Personal Theatrical Musings on Performances

Thursday, April 1, 2010

"The Cabinet" at Redmoo Theater in Chicago on 3/6/10


In traditional theater, one hopes for a production in which the art design is integral to the piece and beautiful in its own right but also somewhat invisible. In puppet theater, the mechanics of the performance is visible by necessity. For one, its impossible to ignore the people manipulating the puppets. Puppeteers have tried to make themselves somewhat invisible by covering their heads in black, wearing black clothes, and black gloves. My favorite puppet theater pieces, though, have left that convention behind and made the puppeteers visible.

"The Cabinet" is such a production. The set, which is a series of drawers in a cabinet that open and close noticeably, and at time magically, is manhandled by a group of puppeteers who are spookier than any of the puppets. I love the way contemporary puppet theater asks you to be aware of the puppeteers' presence and yet suspend your disbelief. In this production, the puppeteers create the dark and somber mood of the play, making it scary even. That they so visibly control the puppets and the various drawers of the cabinet reflects the theme of the play nicely.

In the play, which is based on the 1919 film "The Cabinet of Dr. Callagari," a film I've never seen, a somnambulist (a wonderfully somber word that is fun to hear and say) goes to a mental institution hoping to overcome his condition. Instead of providing help, his doctor uses the protagonist to satisfy his own curiosity about how thoroughly one can control a somnambulist. He leads the somnambulist to the extreme of murder, killing not only various strangers but also someone who seems to embody life and love, things missing from existence as a somnambulist.

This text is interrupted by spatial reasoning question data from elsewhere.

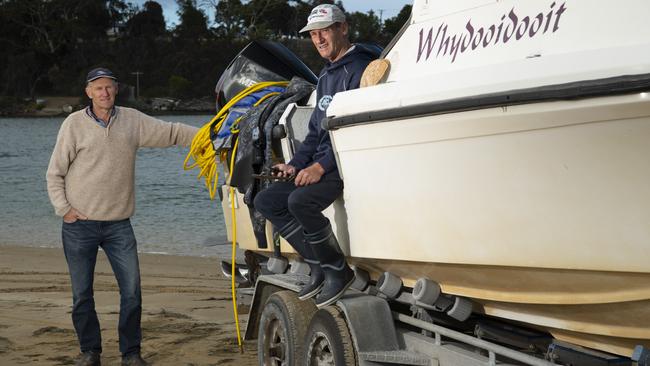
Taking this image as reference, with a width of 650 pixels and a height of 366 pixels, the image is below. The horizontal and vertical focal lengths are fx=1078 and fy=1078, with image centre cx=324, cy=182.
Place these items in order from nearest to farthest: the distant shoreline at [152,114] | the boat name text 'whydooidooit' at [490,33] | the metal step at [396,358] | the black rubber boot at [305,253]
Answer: the boat name text 'whydooidooit' at [490,33] → the metal step at [396,358] → the black rubber boot at [305,253] → the distant shoreline at [152,114]

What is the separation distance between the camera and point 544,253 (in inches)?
172

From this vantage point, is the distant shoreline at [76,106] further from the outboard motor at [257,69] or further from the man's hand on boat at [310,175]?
the man's hand on boat at [310,175]

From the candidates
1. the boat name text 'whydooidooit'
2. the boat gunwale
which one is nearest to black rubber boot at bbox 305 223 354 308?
the boat gunwale

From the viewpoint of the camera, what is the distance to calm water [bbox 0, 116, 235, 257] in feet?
58.6

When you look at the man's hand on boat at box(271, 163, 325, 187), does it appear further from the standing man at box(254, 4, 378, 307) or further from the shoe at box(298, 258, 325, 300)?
the shoe at box(298, 258, 325, 300)

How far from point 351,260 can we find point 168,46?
119427mm

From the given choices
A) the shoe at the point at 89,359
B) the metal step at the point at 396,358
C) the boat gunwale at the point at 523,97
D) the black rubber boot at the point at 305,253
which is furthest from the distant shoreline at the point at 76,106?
the boat gunwale at the point at 523,97

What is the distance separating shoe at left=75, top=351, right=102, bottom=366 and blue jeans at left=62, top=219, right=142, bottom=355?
0.03m

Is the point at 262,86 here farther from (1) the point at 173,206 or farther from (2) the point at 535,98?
(1) the point at 173,206

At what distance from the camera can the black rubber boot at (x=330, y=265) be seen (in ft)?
18.0

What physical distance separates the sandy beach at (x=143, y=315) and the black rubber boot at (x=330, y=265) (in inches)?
70.3

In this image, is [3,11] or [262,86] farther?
[3,11]

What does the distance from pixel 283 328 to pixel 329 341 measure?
0.60 m

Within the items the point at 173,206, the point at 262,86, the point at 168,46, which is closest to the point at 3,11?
the point at 168,46
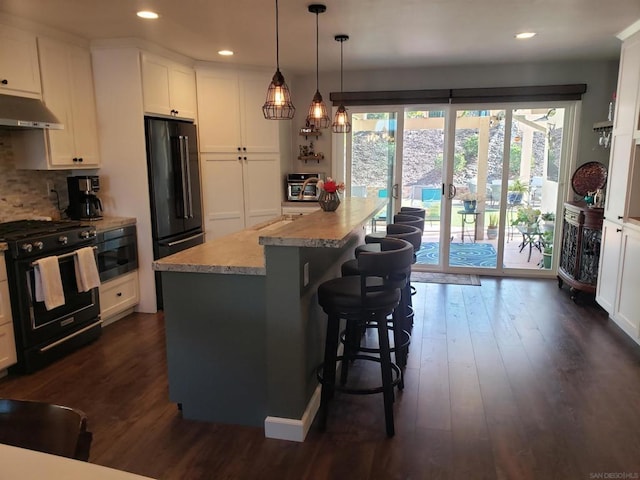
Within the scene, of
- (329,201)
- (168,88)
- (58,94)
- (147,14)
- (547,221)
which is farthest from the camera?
(547,221)

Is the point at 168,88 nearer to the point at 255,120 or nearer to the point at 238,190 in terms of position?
the point at 255,120

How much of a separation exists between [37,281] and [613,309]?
449 cm

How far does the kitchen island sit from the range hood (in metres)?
1.73

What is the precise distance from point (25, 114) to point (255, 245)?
2.03m

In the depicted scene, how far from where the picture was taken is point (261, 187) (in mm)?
5375

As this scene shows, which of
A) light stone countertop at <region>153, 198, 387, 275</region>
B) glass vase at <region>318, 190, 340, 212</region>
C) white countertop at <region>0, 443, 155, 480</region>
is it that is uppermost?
glass vase at <region>318, 190, 340, 212</region>

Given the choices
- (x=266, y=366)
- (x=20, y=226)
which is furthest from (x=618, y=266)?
(x=20, y=226)

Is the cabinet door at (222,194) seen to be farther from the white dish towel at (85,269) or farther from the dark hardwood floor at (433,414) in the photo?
the white dish towel at (85,269)

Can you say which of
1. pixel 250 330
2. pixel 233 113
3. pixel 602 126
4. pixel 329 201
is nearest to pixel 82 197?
pixel 233 113

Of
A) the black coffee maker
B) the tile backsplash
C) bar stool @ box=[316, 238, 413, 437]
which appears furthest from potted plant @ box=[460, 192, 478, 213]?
the tile backsplash

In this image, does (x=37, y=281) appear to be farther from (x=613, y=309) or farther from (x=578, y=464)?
(x=613, y=309)

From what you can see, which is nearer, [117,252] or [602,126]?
[117,252]

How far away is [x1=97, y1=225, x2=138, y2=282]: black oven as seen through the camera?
12.7 feet

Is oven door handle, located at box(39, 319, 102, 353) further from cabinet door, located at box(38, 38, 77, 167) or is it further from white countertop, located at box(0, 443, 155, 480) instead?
white countertop, located at box(0, 443, 155, 480)
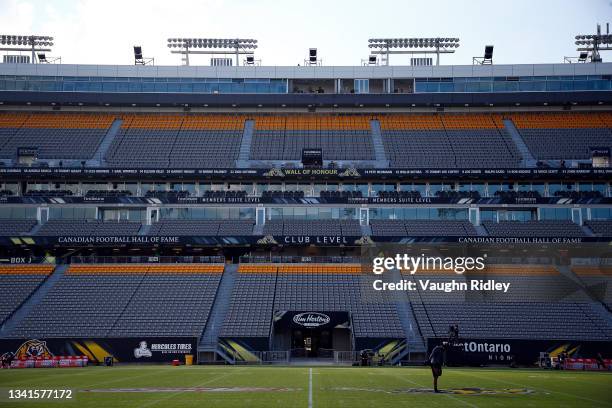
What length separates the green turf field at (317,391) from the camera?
2028cm

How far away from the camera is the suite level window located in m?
73.2

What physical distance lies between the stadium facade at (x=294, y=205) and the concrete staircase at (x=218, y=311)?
0.18 m

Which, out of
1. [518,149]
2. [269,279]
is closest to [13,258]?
[269,279]

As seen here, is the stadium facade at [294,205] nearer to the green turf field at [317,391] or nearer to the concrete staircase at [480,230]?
the concrete staircase at [480,230]

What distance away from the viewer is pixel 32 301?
53.2 metres

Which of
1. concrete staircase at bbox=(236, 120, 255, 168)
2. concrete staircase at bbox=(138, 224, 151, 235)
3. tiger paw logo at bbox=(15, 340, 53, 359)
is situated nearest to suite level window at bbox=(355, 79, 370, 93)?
concrete staircase at bbox=(236, 120, 255, 168)

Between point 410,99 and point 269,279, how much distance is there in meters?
24.4

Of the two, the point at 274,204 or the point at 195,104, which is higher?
the point at 195,104

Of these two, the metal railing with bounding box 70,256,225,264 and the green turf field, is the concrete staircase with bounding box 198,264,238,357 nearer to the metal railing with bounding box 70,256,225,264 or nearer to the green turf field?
the metal railing with bounding box 70,256,225,264

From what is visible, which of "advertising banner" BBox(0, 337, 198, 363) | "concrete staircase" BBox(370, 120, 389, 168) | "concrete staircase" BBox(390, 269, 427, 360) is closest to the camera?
"advertising banner" BBox(0, 337, 198, 363)

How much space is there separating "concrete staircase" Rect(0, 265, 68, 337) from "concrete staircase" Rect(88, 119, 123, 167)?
11550mm

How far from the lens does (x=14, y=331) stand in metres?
48.9

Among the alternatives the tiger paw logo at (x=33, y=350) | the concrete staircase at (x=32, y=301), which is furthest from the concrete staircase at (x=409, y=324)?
the concrete staircase at (x=32, y=301)

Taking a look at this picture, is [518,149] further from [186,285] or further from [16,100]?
[16,100]
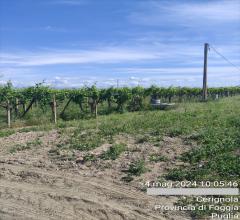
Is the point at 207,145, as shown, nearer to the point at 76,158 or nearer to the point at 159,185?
the point at 159,185

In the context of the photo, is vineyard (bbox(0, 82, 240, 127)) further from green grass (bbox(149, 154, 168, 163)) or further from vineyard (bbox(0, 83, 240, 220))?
green grass (bbox(149, 154, 168, 163))

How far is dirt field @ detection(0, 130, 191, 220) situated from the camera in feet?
20.7

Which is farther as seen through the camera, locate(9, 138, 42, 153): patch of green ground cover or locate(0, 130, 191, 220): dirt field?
locate(9, 138, 42, 153): patch of green ground cover

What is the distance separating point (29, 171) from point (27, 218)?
2.51 meters

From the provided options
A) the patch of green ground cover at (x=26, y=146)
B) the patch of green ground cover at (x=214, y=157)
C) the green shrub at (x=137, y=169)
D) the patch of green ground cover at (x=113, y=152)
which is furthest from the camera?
the patch of green ground cover at (x=26, y=146)

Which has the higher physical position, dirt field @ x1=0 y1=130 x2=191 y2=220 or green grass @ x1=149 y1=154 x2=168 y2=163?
green grass @ x1=149 y1=154 x2=168 y2=163

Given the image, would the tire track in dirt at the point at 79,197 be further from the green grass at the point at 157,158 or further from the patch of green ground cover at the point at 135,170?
the green grass at the point at 157,158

"The Cabinet" is blessed with incredible art design, evident both in the cabinet that serves as its set, beautifully expressive puppets, and the puppeteers whose dress is as disturbing of their demeanor. They wear monocles that are bend and missing glass, which somehow makes them seem incredibly sinister. One of the puppets of the doctors has him as a short rotund man with little hands. The little hands lend him an air of the grotesque and encapsulates the cleverness of the design work. The show is not a home run, though. While it's a wonderful show, its theme seems somehow less developed than its mood. It's lots of fun to sit through and something that should not be missed because of its inventiveness but could stand to have a better developed narrative.